Family members await information about their loved ones who work at the FedEx facility in Indianapolis

By Alexandra Ulmer

(Reuters) -Four members of the Sikh religious community, three women and one man, were killed in a Thursday night shooting at a FedEx facility in Indianapolis that claimed the lives of eight workers, a community group and local leader said on Friday.

"Out of eight, four are Sikh community members," said businessman Gurinder Singh Khalsa, who identified himself as a leader of the local Sikh community and said he had spoken with the families of those killed.

He said the FedEx operations center near the city's international airport was known for providing employment to older members of the Sikh community who did not necessarily speak fluent English. Thousands of Sikh-Americans live in Indiana, according to community members.

Indianapolis police have yet to confirm the identities of any of the victims of the mass shooting.

But law student Komal Chohan, in a Twitter exchange with Reuters, said that her grandmother Amarjeet Kaur Johal was among the victims and that several other relatives who worked at the facility were "traumatized."

Earlier, Chohan had written on Twitter that her grandmother "was gonna work a double so she could have the day off today but decided to just grab her check and go home. she still had her check in her hand when they found her."

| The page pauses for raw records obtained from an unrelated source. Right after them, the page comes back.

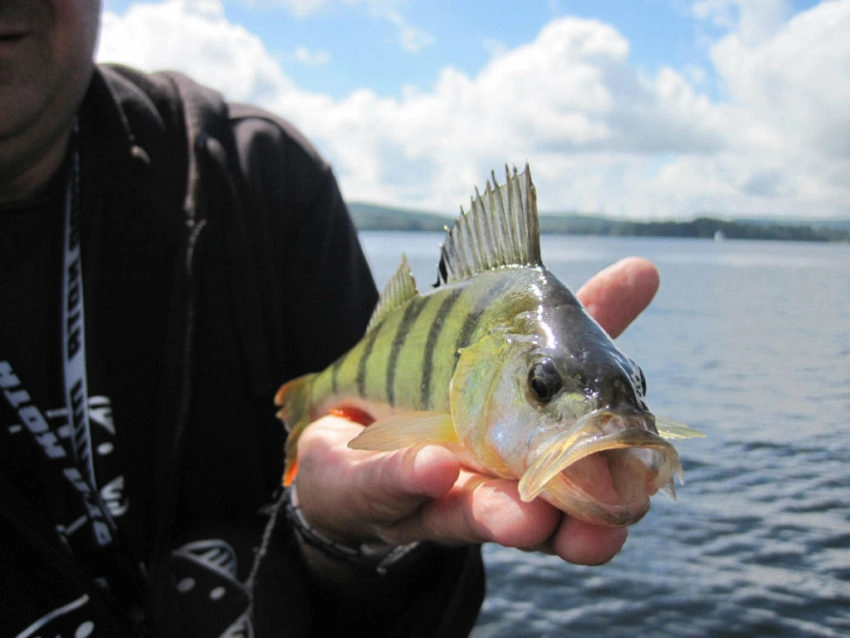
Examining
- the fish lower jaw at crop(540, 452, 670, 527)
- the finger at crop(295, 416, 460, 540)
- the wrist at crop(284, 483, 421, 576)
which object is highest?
the fish lower jaw at crop(540, 452, 670, 527)

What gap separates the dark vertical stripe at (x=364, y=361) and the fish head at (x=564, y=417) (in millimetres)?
741

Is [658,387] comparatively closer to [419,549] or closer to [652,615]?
[652,615]

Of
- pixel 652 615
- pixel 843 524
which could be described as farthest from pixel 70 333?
pixel 843 524

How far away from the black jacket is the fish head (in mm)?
1336

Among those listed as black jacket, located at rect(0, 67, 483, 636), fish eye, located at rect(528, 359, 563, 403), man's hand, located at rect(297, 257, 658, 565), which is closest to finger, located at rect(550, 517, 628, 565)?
man's hand, located at rect(297, 257, 658, 565)

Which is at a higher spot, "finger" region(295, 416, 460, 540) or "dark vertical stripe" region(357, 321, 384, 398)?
"dark vertical stripe" region(357, 321, 384, 398)

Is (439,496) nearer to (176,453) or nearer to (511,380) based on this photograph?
(511,380)

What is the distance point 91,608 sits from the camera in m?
2.74

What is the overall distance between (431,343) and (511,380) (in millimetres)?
556

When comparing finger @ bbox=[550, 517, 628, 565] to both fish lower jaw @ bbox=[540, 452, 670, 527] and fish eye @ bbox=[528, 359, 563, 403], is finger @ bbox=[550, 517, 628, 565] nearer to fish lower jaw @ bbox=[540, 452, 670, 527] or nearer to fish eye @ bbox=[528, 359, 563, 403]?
fish lower jaw @ bbox=[540, 452, 670, 527]

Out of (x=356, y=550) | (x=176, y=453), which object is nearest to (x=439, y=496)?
(x=356, y=550)

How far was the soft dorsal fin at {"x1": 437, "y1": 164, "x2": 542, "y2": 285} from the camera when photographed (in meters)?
2.24

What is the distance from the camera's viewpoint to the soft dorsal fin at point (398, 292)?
2816mm

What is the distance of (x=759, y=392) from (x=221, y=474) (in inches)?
601
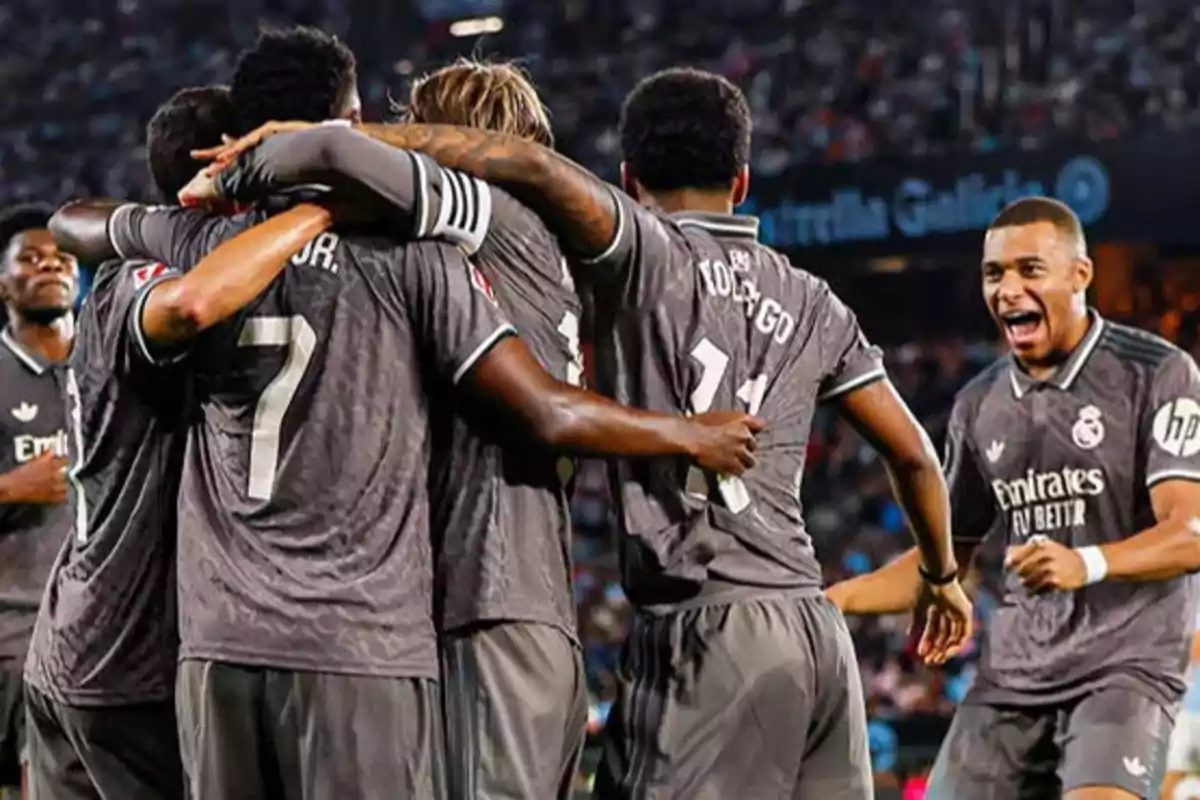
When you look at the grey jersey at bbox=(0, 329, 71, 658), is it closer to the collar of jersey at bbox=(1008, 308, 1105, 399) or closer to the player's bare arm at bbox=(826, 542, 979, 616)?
the player's bare arm at bbox=(826, 542, 979, 616)

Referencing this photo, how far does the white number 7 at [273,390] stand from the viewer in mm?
3891

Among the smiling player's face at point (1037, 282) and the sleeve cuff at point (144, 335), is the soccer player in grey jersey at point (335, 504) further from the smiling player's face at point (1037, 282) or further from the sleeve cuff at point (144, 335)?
the smiling player's face at point (1037, 282)

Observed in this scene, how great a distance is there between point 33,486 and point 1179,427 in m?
3.58

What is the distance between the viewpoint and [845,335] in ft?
15.1

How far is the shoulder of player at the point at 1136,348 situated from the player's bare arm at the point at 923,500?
1.14m

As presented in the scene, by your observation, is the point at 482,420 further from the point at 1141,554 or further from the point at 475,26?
the point at 475,26

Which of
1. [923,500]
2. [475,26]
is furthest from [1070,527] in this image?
[475,26]

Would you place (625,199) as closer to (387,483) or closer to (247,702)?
(387,483)

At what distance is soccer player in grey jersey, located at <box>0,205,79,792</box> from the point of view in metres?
6.89

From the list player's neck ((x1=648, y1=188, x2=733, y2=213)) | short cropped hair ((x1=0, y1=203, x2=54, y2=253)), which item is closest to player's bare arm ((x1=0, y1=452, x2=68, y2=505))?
short cropped hair ((x1=0, y1=203, x2=54, y2=253))

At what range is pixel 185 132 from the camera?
464 centimetres

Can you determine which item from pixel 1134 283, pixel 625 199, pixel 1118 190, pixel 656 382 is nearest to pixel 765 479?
pixel 656 382

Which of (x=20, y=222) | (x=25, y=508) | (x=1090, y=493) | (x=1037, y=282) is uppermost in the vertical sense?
(x=20, y=222)

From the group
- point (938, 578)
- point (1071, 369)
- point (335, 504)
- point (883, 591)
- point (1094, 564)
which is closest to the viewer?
point (335, 504)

Another worker who had just moved from India and only recently began working at the facility was also among the victims, she wrote: "what a hard and cruel world we live in."

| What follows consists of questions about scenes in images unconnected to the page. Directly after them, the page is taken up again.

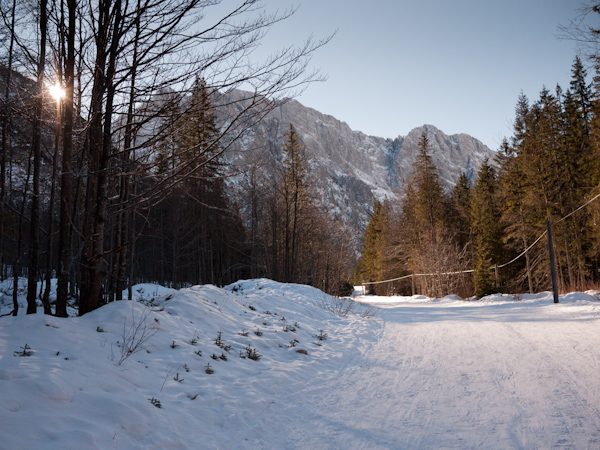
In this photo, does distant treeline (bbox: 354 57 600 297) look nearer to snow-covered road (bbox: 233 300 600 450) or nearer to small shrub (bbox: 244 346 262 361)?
snow-covered road (bbox: 233 300 600 450)

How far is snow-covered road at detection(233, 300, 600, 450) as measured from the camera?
281cm

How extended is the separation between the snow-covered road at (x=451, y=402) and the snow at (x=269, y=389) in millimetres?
17

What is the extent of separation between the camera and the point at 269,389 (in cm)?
408

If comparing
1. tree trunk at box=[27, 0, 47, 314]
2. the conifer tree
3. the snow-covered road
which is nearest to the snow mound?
the snow-covered road

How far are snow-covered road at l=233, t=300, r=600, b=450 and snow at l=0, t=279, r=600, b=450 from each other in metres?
0.02

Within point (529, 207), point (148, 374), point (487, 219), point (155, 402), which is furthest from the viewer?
point (487, 219)

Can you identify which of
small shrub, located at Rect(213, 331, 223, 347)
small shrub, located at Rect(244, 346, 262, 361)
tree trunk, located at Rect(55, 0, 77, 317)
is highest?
tree trunk, located at Rect(55, 0, 77, 317)

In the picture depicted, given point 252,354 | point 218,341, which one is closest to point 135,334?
point 218,341

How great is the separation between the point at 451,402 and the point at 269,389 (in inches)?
76.5

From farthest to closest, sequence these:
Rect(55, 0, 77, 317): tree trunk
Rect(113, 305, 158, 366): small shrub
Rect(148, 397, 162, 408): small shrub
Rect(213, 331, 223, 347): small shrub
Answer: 1. Rect(213, 331, 223, 347): small shrub
2. Rect(55, 0, 77, 317): tree trunk
3. Rect(113, 305, 158, 366): small shrub
4. Rect(148, 397, 162, 408): small shrub

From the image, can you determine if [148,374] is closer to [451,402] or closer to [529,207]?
[451,402]

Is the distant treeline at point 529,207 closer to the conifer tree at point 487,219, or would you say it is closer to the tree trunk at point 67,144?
the conifer tree at point 487,219

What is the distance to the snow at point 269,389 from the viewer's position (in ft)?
8.59

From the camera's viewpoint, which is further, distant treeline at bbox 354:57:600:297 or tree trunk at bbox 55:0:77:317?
distant treeline at bbox 354:57:600:297
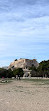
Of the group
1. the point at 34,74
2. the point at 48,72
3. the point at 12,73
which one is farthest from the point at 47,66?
the point at 12,73

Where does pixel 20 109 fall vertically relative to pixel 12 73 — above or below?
below

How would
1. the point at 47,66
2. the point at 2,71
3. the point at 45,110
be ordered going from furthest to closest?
the point at 2,71 < the point at 47,66 < the point at 45,110

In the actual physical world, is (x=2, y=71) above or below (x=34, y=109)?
above

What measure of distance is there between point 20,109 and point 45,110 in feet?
5.22

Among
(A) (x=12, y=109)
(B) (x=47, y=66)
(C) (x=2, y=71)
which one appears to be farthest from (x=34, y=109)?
(C) (x=2, y=71)

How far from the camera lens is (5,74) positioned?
15188cm

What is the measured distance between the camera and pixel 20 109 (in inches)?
493

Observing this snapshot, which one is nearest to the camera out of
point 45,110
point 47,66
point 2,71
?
point 45,110

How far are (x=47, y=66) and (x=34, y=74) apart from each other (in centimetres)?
3770

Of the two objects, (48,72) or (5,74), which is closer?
(48,72)

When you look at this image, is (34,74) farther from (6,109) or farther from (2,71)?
(6,109)

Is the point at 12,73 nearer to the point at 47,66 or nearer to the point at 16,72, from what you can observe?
the point at 16,72

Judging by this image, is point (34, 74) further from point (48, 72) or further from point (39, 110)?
point (39, 110)

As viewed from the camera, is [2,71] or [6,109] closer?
[6,109]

Most of the world's roughly 25 million Sikhs live in the northern Indian state of Punjab, according to the New York-based Sikh Coalition advocacy group. An estimated 500,000 Sikhs live in the United States.

A Twitter user identified as Aurinder, who said they were Chohan's sibling, also posted about their grandmother.

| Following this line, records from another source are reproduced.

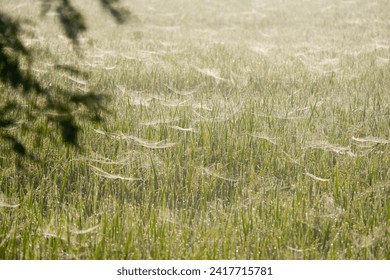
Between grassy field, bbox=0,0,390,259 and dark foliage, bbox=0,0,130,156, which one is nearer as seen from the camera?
grassy field, bbox=0,0,390,259

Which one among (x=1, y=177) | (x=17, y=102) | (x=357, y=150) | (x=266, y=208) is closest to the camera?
(x=266, y=208)

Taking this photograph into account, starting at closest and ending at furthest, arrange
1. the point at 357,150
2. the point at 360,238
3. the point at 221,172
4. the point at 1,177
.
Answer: the point at 360,238 < the point at 1,177 < the point at 221,172 < the point at 357,150

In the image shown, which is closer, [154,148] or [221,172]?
[221,172]

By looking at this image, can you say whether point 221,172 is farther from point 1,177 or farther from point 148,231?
point 1,177

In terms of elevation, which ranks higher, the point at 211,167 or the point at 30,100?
the point at 30,100

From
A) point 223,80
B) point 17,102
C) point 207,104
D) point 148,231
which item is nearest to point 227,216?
point 148,231

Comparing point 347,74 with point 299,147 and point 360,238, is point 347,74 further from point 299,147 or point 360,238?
point 360,238

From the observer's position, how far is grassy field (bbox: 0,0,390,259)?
187 cm

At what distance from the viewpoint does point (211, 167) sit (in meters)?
2.48

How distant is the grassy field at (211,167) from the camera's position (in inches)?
73.7

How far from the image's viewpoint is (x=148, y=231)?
1909mm

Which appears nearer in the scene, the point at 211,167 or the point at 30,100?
the point at 211,167

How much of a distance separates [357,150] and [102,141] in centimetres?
164

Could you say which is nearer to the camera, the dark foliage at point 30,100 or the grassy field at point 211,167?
the grassy field at point 211,167
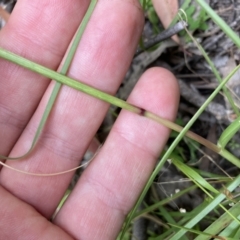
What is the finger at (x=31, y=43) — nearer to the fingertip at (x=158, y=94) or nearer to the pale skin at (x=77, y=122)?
the pale skin at (x=77, y=122)

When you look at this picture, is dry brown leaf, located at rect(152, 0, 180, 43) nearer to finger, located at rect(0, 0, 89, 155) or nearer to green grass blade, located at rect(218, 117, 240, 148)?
finger, located at rect(0, 0, 89, 155)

"Every time I saw news articles of mass shootings it never really phased me. My Nani Ji (beloved grandmother) was murdered last night coming back home from work," Aurinder wrote.

The massacre is the most recent in a series of U.S. mass shootings that has again pushed the issue of gun violence to the political foreground.

Eight people were shot to death at three day spas in the Atlanta area in mid-March, raising fears that the gunman had targeted Asian Americans amid a rise in hate crimes. Days later, a gunman killed 10 people at a supermarket in Boulder, Colorado.

FBI Indianapolis Special Agent in Charge Paul Keenan said it would be premature to speculate on the motive of the gunman in Indianapolis, a 19-year-old former FedEx employee.

The Sikh Coalition said on Twitter that it expects "authorities will conduct a full investigation - including the possibility of bias as a factor."

Since the Sept. 11, 2001, attacks on the United States perpetrated by the Islamist militant group al Qaeda, Sikh men have sometimes been confused publicly with Muslims because they wear turbans and their hair and beards uncut.

"While many have a tendency to describe anti-Sikh hate violence as 'mistaken identity,' defaulting to this framework is problematic," an educational pamphlet on the Sikh Coalition's website reads. "It fails to account for the other alternate bias-related motivations behind the violence."

In 2012, a lone white, male gunman shot and killed six people at a Sikh temple in Wisconsin in what authorities said was a domestic terrorism incident. The attacker fatally shot himself after a gun battle with police.

Chohan said the Sikh community had been through "enough trauma."

"My nani, my family, and our families should not feel unsafe at work, at their place of worship, or anywhere," she said in a statement sent to Reuters.